Neues Forschungsprojekt untersucht Wirkung von Klängen in der Politik

    Illustration einer Roboterhand, die „Audio-DNA“ in einer Petrischale modifiziert. Mit einer Pinzette wird eine Frequenz aus dem Gesamtspektrum entnommen. Daneben liegt eine Stimmgabel. Der Hintergrund ist dunkelblau.

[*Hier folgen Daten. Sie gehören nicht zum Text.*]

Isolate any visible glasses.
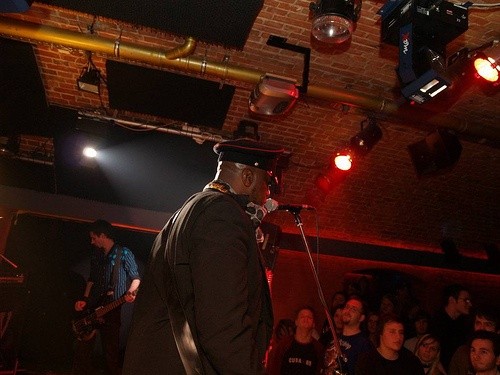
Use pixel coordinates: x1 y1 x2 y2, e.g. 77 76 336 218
458 297 471 303
345 304 361 313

    "Klanglandschaften des Populismus" nennt sich das Projekt der Freien Universität Berlin und der Universität Osnabrück. © Getty Images / Moor Studio
    Den Einfluss von Stimme, Musik und anderen Klängen in politischen Botschaften will ein neues Forschungsprojekt der Freien Universität Berlin und der Universität Osnabrück untersuchen. Es heißt "Soundscapes of Populism" auf deutsch: "Klanglandschaften des Populismus". Untersucht werden sollen Mediendebatten aus West-, Mittel- und Südeuropa in sechs unterschiedlichen Sprachen. Laut der Kulturwissenschaftlerin Lenka Filipova von der FU-Berlin werden dabei Tonfall, Sprachrhythmus, Sprechchöre, politische Jingles und Hintergrundgeräusche analysiert. Das Projekt wird mit 330.000 Euro von der Volkswagenstiftung gefördert.